— Texto de origem —

Para que o câncer do colo do útero se desenvolva em mulheres com sistemas imunológicos normais, são necessários de 15 a 20 anos. Em mulheres com sistemas imunológicos debilitados – as que estão infectadas pelo vírus HIV e sem tratamento –, o desenvolvimento do câncer pode levar apenas de 5 a 10 anos”.
“Entre 5 e 10 anos você tem muito tempo de fazer o exame preventivo e descobrir a tempo, antes que seja câncer”, acrescenta Jurema Lima.
- Em Pernambuco foram realizados mais de 3 mil testes, e destes, 200 pacientes precisaram de colposcopia. Dessas, quase 30 já tinham lesão precursora.

— Registros fornecidos —

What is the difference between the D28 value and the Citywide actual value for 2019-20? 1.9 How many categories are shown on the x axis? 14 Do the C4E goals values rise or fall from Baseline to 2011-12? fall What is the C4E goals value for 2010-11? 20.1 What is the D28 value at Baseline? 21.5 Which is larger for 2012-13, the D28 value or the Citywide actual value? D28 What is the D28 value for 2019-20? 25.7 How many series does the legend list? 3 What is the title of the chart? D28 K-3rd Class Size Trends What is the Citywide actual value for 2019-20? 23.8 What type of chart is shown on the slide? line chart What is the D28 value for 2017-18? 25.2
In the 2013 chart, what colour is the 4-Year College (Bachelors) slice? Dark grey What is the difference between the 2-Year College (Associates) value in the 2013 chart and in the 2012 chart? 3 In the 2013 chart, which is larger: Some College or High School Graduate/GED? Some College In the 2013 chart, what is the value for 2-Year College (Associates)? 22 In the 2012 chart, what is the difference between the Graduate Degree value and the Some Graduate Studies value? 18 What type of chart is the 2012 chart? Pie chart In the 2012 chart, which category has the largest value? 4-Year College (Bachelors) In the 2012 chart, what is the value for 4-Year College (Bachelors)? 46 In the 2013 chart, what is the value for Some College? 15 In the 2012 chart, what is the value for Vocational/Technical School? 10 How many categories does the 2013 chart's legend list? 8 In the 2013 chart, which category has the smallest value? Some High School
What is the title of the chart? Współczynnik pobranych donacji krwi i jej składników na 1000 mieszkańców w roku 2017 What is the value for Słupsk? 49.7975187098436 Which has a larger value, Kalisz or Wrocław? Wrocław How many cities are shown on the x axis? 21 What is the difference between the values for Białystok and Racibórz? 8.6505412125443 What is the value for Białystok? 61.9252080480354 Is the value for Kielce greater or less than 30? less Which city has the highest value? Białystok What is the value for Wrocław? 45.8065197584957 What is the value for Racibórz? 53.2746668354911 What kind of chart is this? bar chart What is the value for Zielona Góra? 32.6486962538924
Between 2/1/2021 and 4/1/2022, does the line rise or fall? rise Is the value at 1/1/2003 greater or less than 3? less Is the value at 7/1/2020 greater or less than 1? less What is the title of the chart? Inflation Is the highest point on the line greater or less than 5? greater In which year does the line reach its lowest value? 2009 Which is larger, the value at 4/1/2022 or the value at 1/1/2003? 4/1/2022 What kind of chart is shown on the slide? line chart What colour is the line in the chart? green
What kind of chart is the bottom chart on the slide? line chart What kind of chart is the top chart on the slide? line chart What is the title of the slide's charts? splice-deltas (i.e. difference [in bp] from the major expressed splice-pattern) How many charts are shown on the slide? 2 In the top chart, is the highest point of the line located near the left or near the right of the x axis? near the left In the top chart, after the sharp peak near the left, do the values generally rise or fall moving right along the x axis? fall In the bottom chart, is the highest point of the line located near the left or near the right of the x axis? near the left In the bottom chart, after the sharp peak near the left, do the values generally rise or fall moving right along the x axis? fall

— Tarefas a fazer —
1. No texto sobre o câncer do colo do útero, liste cada número citado no trecho sobre Pernambuco e diga o que ele conta.
2. Continue o texto sobre o câncer do colo do útero a partir da última frase apresentada.

— Respostas esperadas —
1.
- Mais de 3 mil: testes realizados em Pernambuco
- 200: pacientes que precisaram de colposcopia
- Quase 30: pacientes que já tinham lesão precursora

2.
A testagem começou nas cidades com maiores taxas de mortalidade e incidência no estado, especialmente com quem nunca tinha feito preventivo ou estava há mais de cinco anos sem fazer. “Estamos usando as máquinas de PCR e toda a logística que era utilizada nos exames de COVID. Essa máquina faz até 6 mil exames por dia. É uma capacidade muito maior de testagem, com agilidade para dar o resultado.
As mulheres que têm resultado positivo são chamadas para fazer a citologia líquida, com o mesmo material usado no teste e, se for positivo, seguimos com a colposcopia em um lugar que já possa fazer a biópsia”, conta.
Mudança deve diminuir dificuldades e desafios das mulheres
“Aqui no Nordeste tem muitos lugares que fazem a colposcopia, mas não a biópsia, e as mulheres têm que colher duas vezes o exame. Outra vantagem é que o teste do HPV permite fazer a auto coleta, o que vai facilitar para pessoas que não conseguiam ir aos postos de saúde, porque o horário não era acessível”, revela.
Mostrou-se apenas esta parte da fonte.